Today was its maiden road voyage. Its not overnight ready yet, but we took it out to Mt Bachelor for a day of skiing. About 6 hours of driving throughout the day and it felt solid. I checked the bolts after the first drive and everything stayed tight, so that's great. On the way to the mountain (a net uphill drive) I averaged about 12.5 mpg, with generally conservative driving at about 55-65 mph. Without the camper I would average about 15mpg under similar conditions, so I'm fairly pleased with the gas mileage (though current gas prices still make driving any sort of truck kinda painful, i'm glad its not my daily driver). I notice a lot of wind noise though, which is to be expected. I have short term plans to add a wind fairing to a roof rack on the truck, and long term goals to lay up a fiberglass nose cone of sorts that can be attached to the truck. Total frontal area on the cabover section is 15.5" by 69". In hindsight part of me says I should have made the cabover thinner with more fabric pop up, but I think the difference in fuel mileage from a couple inches of frontal area would be negligible.

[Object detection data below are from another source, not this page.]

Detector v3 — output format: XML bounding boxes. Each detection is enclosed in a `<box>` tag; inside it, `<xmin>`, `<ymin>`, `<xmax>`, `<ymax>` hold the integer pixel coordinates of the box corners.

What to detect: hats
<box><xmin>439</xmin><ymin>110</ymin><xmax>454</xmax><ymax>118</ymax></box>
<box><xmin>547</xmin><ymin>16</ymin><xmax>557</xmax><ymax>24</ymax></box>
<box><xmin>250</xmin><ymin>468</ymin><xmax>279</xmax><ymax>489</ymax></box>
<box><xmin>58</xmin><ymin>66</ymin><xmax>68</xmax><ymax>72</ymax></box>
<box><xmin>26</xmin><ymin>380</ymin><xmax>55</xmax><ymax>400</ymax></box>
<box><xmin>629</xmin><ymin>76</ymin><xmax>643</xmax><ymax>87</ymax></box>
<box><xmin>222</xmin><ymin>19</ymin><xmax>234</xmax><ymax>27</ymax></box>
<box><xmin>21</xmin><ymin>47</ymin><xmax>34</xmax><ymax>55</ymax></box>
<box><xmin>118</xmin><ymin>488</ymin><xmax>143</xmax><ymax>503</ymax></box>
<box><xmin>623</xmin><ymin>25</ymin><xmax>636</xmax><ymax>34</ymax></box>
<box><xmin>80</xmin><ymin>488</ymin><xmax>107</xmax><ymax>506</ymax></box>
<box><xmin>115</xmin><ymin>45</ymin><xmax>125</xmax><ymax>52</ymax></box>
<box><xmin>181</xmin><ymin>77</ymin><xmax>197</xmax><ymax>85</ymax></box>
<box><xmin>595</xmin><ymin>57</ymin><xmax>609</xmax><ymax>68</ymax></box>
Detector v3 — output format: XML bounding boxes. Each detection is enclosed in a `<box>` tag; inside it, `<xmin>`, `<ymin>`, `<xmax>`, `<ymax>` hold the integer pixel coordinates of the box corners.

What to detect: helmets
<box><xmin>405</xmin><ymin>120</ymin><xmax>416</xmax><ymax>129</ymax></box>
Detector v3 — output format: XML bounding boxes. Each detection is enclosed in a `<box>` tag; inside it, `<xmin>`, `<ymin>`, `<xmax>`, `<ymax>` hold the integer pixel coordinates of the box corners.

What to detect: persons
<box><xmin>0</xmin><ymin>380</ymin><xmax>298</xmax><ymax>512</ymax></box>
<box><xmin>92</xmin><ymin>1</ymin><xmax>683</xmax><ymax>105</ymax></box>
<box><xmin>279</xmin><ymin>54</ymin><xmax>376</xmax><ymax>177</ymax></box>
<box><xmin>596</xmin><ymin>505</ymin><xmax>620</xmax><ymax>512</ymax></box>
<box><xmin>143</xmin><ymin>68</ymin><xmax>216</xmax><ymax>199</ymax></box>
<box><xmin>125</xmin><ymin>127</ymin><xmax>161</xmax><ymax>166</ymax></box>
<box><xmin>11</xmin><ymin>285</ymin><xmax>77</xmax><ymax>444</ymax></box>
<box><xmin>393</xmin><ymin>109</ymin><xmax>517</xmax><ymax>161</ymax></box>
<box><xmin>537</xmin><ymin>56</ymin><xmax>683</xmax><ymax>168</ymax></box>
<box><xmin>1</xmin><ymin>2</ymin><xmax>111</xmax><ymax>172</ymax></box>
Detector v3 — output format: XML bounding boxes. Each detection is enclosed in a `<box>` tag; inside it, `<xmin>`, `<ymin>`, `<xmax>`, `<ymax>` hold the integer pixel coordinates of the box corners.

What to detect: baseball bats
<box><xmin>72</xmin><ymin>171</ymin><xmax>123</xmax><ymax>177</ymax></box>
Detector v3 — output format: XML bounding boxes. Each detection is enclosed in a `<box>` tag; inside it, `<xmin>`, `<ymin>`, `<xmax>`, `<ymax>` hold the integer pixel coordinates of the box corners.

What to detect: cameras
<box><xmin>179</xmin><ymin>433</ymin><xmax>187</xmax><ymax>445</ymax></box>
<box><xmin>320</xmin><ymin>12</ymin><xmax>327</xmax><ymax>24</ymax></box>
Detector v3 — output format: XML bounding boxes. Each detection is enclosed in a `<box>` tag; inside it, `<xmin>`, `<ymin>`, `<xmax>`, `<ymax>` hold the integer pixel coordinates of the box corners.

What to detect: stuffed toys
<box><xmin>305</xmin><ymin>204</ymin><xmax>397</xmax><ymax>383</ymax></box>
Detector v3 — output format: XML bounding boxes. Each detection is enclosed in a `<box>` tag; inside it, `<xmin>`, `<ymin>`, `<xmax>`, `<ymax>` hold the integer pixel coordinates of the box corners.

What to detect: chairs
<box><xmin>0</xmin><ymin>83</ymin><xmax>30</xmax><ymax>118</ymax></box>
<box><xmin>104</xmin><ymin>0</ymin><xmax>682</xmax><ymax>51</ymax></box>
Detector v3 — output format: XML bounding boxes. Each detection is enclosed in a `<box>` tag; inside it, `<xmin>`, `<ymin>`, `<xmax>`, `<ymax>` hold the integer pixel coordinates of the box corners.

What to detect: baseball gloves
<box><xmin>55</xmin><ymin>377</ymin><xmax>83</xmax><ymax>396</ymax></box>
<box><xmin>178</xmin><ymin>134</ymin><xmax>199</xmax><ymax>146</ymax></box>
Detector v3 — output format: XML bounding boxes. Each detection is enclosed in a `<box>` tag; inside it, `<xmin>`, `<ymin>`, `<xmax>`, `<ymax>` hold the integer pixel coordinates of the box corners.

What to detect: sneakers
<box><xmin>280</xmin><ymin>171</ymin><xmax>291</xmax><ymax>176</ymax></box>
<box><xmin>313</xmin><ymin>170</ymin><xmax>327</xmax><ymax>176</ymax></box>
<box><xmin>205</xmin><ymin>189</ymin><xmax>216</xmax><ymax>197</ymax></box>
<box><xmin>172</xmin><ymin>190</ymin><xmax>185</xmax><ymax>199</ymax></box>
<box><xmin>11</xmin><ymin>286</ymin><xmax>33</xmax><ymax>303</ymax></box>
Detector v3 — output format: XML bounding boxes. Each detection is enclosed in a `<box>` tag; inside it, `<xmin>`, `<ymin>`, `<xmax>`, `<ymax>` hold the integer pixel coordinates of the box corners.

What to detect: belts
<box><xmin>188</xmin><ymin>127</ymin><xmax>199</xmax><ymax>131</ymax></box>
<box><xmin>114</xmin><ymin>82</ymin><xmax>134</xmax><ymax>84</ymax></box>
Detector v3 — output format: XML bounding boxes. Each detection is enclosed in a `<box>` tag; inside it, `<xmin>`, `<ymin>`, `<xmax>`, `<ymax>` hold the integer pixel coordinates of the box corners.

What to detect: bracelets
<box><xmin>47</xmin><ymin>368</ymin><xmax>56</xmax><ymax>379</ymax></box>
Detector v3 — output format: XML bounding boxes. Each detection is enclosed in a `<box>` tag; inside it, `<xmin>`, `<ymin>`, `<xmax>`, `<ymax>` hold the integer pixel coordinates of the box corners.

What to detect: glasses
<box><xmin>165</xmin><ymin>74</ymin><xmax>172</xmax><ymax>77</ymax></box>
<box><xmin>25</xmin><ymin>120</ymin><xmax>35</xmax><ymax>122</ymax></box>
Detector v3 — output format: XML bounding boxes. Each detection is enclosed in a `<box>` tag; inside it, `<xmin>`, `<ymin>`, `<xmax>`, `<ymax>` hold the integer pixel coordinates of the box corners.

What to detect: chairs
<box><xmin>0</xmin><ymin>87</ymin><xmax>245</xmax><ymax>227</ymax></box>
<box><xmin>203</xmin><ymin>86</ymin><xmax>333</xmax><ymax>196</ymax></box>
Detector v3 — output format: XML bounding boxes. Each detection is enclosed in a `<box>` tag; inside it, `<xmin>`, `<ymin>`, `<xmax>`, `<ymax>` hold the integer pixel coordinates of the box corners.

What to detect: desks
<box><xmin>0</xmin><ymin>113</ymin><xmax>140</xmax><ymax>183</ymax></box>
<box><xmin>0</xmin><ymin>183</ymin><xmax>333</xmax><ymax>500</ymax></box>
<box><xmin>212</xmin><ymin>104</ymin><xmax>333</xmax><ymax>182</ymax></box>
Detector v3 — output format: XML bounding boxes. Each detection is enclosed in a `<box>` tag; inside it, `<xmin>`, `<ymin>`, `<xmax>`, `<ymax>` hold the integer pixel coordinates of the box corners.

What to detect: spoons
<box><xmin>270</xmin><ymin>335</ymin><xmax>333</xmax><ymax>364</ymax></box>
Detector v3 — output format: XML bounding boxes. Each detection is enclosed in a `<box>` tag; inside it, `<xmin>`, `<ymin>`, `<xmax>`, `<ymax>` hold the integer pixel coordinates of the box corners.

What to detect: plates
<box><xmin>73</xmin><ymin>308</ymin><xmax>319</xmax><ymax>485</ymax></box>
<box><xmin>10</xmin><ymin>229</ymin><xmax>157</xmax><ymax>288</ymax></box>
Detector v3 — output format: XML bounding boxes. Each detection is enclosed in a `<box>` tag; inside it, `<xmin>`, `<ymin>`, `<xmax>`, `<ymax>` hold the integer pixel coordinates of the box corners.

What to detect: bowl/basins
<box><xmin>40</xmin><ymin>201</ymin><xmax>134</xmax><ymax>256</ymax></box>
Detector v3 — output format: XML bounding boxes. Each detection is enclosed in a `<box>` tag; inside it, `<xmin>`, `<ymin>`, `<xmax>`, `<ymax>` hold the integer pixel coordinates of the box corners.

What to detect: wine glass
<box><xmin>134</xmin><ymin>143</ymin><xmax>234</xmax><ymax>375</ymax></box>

By this evening, northern Oregon was getting hit with a storm, so we spent about 2 hours driving through heavy rain. I checked the camper for leaks when we got home and found that the doors are the primary source of water intrusion. This isn't surprising, as they aren't really done yet and there isn't a seal between them and the tailgate. The corners of the bed next to cab also leaked, but I'm not sure if that's due to the camper or just the design of the bed. So I'll be investigating that a bit as I drive it more. The only concerning leak was in the cabover section. It looks like after all that driving my drip edge curled upward slightly, which exposed the gap between the roof and camper to the incoming water at 60mph, and at that point its somewhat inevitable that water will find a way in. So my options right now are to either stiffen the drip edge, or get 6" width vinyl curtain material so it has more coverage. I'm a little surprised it curled up though, as I thought the wind resistance would keep it pinned flat against the camper. Anyway, more investigating to do on that part.
So other than fixing all the issues I have with the doors and chasing leaks, its now on to interior, insulation, and electrical.